El desfile incluía disfraces de judíos con narices ganchudas y caracterizados como insectos
ÁLVARO SÁNCHEZ. EL PAÍS.- El carnaval de Alost se ha convertido en los últimos años en un imán para la polémica. El municipio flamenco de 85.000 habitantes, situado a poco más de media hora en coche de Bruselas, celebra cada mes de febrero uno de los desfiles más concurridos de Bélgica. Y posiblemente el más detestado por la comunidad judía. Esta edición, sus carrozas estaban más que nunca en el punto de mira, después de que el año pasado la Unesco decidiera retirar la fiesta de su lista de Patrimonio Cultural Inmaterial de la Humanidad por considerarla racista y antisemita. La agencia de la ONU juzgó inaceptable que se incluyeran caricaturas de judíos acompañados de cofres repletos de dinero, un prejuicio sobre su presunta avaricia.

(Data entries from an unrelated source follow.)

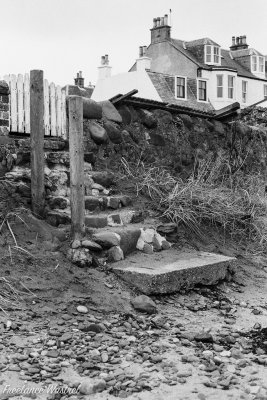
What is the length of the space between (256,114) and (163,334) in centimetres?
858

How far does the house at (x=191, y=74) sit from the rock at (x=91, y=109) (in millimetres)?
20208

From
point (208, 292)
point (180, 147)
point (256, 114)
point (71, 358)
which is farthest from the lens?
point (256, 114)

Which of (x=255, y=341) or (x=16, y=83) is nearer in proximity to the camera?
(x=255, y=341)

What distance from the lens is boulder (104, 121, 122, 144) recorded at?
7.68 metres

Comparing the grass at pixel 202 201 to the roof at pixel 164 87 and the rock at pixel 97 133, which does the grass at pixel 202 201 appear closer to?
the rock at pixel 97 133

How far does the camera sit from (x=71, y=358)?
3.74m

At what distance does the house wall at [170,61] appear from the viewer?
32500mm

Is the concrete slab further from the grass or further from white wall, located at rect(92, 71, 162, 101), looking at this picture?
white wall, located at rect(92, 71, 162, 101)

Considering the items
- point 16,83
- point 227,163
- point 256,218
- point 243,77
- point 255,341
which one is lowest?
point 255,341

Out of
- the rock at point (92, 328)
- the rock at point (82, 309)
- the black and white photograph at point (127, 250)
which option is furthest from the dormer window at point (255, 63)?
the rock at point (92, 328)

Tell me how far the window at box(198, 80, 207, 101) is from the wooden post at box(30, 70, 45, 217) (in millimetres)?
26370

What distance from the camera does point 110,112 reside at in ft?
25.7

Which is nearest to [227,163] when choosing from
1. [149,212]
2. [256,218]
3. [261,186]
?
[261,186]

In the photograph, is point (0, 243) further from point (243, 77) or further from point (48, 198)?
point (243, 77)
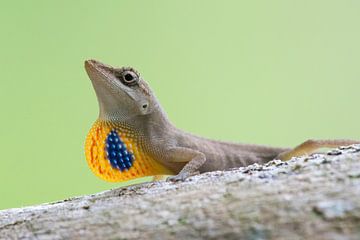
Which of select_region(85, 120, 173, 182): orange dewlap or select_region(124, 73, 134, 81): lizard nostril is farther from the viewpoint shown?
select_region(124, 73, 134, 81): lizard nostril

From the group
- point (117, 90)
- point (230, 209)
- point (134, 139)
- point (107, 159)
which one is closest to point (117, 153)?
point (107, 159)

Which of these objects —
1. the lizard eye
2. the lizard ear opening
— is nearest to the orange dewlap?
the lizard ear opening

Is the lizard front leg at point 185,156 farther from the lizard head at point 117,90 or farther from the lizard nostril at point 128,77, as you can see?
the lizard nostril at point 128,77

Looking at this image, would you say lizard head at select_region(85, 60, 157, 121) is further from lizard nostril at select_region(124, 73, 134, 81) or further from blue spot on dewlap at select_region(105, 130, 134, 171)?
blue spot on dewlap at select_region(105, 130, 134, 171)

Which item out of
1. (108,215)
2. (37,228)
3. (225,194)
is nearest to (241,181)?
(225,194)

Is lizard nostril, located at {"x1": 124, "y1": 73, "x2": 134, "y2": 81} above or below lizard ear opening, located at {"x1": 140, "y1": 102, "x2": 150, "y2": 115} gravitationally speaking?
above

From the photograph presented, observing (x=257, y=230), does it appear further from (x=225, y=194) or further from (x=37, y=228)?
(x=37, y=228)

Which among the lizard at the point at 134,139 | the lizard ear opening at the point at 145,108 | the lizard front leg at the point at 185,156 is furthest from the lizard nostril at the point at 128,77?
the lizard front leg at the point at 185,156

La medida de la Unesco estuvo lejos de amilanar a sus participantes en una localidad que muchos señalan como un vivero ultra. El segundo partido más votado es el neofascista Vlaams Belang (Interés Flamenco), y el primero la N-VA (Nueva Alianza Flamenca), la primera fuerza de Bélgica, equipada de un ideario nacionalista y antiinmigración. Juntos suman más del 50% de los sufragios. Su alcalde, al enterarse de la intención de la Unesco de expulsarles, respondió airado que al carnaval no lo sacaban de la lista. Se iban ellos.

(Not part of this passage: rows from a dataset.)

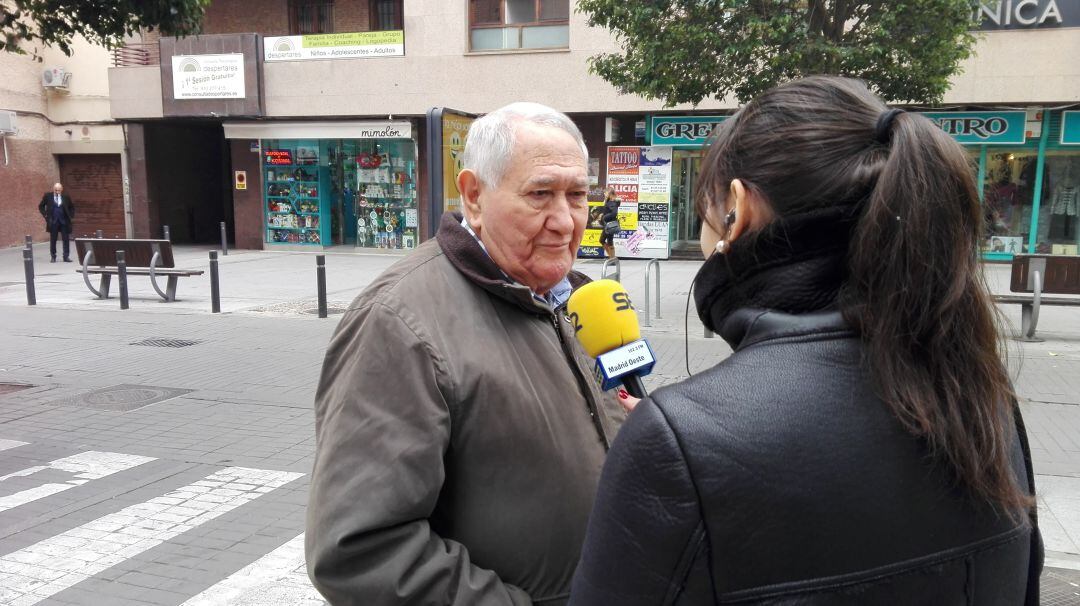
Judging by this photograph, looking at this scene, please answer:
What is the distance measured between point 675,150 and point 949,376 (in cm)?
1856

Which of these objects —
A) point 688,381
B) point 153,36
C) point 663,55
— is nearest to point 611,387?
point 688,381

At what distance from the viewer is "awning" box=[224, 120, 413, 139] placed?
2052 centimetres

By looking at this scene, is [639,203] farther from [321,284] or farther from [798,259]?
[798,259]


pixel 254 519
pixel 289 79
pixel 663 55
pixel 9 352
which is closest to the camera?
pixel 254 519

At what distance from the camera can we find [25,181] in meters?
24.3

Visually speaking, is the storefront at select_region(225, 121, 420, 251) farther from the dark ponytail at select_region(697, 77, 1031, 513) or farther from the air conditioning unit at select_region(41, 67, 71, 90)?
the dark ponytail at select_region(697, 77, 1031, 513)

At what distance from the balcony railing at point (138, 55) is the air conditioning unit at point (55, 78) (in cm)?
241

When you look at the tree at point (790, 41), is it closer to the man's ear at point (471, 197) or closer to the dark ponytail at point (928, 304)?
the man's ear at point (471, 197)

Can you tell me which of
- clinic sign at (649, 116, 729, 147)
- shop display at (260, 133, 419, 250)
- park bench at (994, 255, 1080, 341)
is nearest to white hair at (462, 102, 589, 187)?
park bench at (994, 255, 1080, 341)

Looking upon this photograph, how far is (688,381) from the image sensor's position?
3.67 feet

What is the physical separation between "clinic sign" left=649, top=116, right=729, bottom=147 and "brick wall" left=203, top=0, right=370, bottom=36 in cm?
843

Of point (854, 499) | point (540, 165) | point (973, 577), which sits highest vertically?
point (540, 165)

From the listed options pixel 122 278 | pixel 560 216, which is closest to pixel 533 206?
pixel 560 216

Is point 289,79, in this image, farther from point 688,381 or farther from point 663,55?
point 688,381
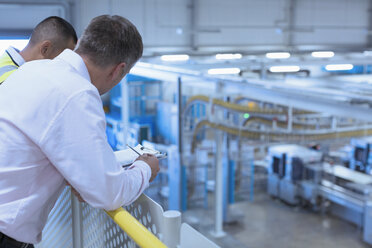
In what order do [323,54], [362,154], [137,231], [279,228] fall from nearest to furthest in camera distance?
[137,231] < [279,228] < [362,154] < [323,54]

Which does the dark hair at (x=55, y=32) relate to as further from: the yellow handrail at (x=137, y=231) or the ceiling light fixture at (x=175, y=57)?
the ceiling light fixture at (x=175, y=57)

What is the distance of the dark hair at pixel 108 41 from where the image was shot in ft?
3.69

Con esos antecedentes sobre la mesa, conforme se acercaba la fecha del nuevo carnaval, las organizaciones judías alzaron el tono, e incluso el ministro israelí de Exteriores, Israel Katz, pidió a las autoridades belgas una condena expresa y la prohibición del evento por considerarlo «un desfile que incita al odio».
La atmósfera enrarecida que precedió al carnaval culminó el domingo en un desafío aún mayor a todas esas voces discordantes. Judíos con cuerpo de hormiga —un juego de palabras en el dialecto local, donde la palabra hormiga se asemeja a muro de las lamentaciones—. Narices ganchudas. Y lingotes de oro. La intención parecía clara: retar a todos los que atacaban la celebración del carnaval dándoles, en nombre de la sátira y la libertad de expresión, una dosis doble de aquello que criticaban.

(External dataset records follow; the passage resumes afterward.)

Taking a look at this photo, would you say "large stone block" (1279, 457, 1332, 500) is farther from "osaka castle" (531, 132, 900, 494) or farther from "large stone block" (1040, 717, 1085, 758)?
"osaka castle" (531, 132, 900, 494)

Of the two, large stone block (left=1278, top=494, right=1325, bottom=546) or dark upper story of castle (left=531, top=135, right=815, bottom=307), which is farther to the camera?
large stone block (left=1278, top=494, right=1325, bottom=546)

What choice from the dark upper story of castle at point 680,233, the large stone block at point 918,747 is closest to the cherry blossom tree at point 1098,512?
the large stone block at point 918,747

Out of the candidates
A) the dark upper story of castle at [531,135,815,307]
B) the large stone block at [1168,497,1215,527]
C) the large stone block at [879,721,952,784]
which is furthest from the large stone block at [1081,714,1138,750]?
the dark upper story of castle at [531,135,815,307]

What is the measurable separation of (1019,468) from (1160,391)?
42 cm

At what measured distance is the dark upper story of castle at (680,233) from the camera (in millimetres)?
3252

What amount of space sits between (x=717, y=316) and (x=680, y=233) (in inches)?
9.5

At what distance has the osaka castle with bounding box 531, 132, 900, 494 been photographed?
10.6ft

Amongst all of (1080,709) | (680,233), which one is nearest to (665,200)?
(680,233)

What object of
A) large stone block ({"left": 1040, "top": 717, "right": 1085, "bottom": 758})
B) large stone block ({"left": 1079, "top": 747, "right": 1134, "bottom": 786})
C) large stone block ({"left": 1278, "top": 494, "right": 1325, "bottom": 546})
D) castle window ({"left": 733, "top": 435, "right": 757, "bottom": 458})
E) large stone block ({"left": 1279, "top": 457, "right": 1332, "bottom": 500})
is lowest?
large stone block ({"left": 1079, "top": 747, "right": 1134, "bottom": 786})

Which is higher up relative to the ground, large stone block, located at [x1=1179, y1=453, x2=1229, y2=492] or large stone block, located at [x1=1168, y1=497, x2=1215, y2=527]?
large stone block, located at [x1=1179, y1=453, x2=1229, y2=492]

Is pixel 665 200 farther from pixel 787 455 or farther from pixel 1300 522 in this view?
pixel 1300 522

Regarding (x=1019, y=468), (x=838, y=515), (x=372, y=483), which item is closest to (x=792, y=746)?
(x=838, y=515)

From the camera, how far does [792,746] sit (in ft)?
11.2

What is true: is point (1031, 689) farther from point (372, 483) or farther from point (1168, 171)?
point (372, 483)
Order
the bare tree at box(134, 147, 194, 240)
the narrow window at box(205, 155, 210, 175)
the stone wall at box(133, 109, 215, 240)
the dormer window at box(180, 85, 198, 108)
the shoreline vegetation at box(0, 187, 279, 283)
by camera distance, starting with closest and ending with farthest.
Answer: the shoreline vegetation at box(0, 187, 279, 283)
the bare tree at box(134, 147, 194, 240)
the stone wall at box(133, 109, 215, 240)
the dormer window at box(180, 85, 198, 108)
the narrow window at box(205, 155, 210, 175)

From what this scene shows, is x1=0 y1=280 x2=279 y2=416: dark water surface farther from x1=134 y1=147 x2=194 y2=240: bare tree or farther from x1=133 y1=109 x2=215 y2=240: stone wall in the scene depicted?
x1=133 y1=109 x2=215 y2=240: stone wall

El desaire surtió efecto. En una región donde el colaboracionismo con los invasores nazis llevó a que 25.000 judíos y 352 gitanos fueran deportados de Malinas a Auschwitz, el asunto no es solo un debate sobre las fronteras del humor, tiene que ver también con la gestión de la memoria. Así lo entiende la Conferencia Europea de Rabinos, una de las más duras contra la escenografía del carnaval. «Este tipo de antisemitismo es un recordatorio de algunos de los más oscuros momentos del pasado de Europa», dijo en referencia al periodo nazi. «No podemos pretender que esas imágenes sean algún tipo de broma o que no provoquen miedo», añadió.
La magnitud de la afrenta fue ganando entidad como una bola de nieve. La primera ministra belga, Sophie Wilmès, explicó que corresponde a la justicia determinar si los hechos infringen las leyes, y reprochó que la representación es contraria a los valores de Bélgica y daña la reputación del país. «El uso de estereotipos estigmatizando comunidades por su origen conduce a la división y pone en peligro la convivencia», lamentó.
Incluso el vicepresidente de la Comisión Europea encargado de la lucha contra el antisemitismo, el griego Margaritis Schinas, reclamó que se tomen medidas para que no vuelvan a repetirse las ofensas hacia la comunidad judía. «El carnaval de Alost es una vergüenza. Esto tiene que terminar. No hay lugar para esto en Europa».
Con los excesos de 2019 multiplicados este año, el futuro de un carnaval con más de 600 años de historia está ahora en entredicho. Mientras persiste el debate sobre los límites de la libertad de expresión, sus organizadores insisten en su derecho a la blasfemia, y recuerdan que la comunidad judía no fue la única objeto de mofa. Hubo caricaturas de la familia real belga aludiendo a Delphine Boël, la hija ilegítima del rey emérito Alberto II, burlas hacia la activista climática Greta Thunberg, la comunidad LGTBI, y otras confesiones religiosas. «Aquí nos reímos de todo, de la familia real, del Brexit, de los políticos nacionales y locales y de todas las religiones: del islam, del judaísmo y del catolicismo«, explicó el alcalde de Alost, Christoph D’Haese.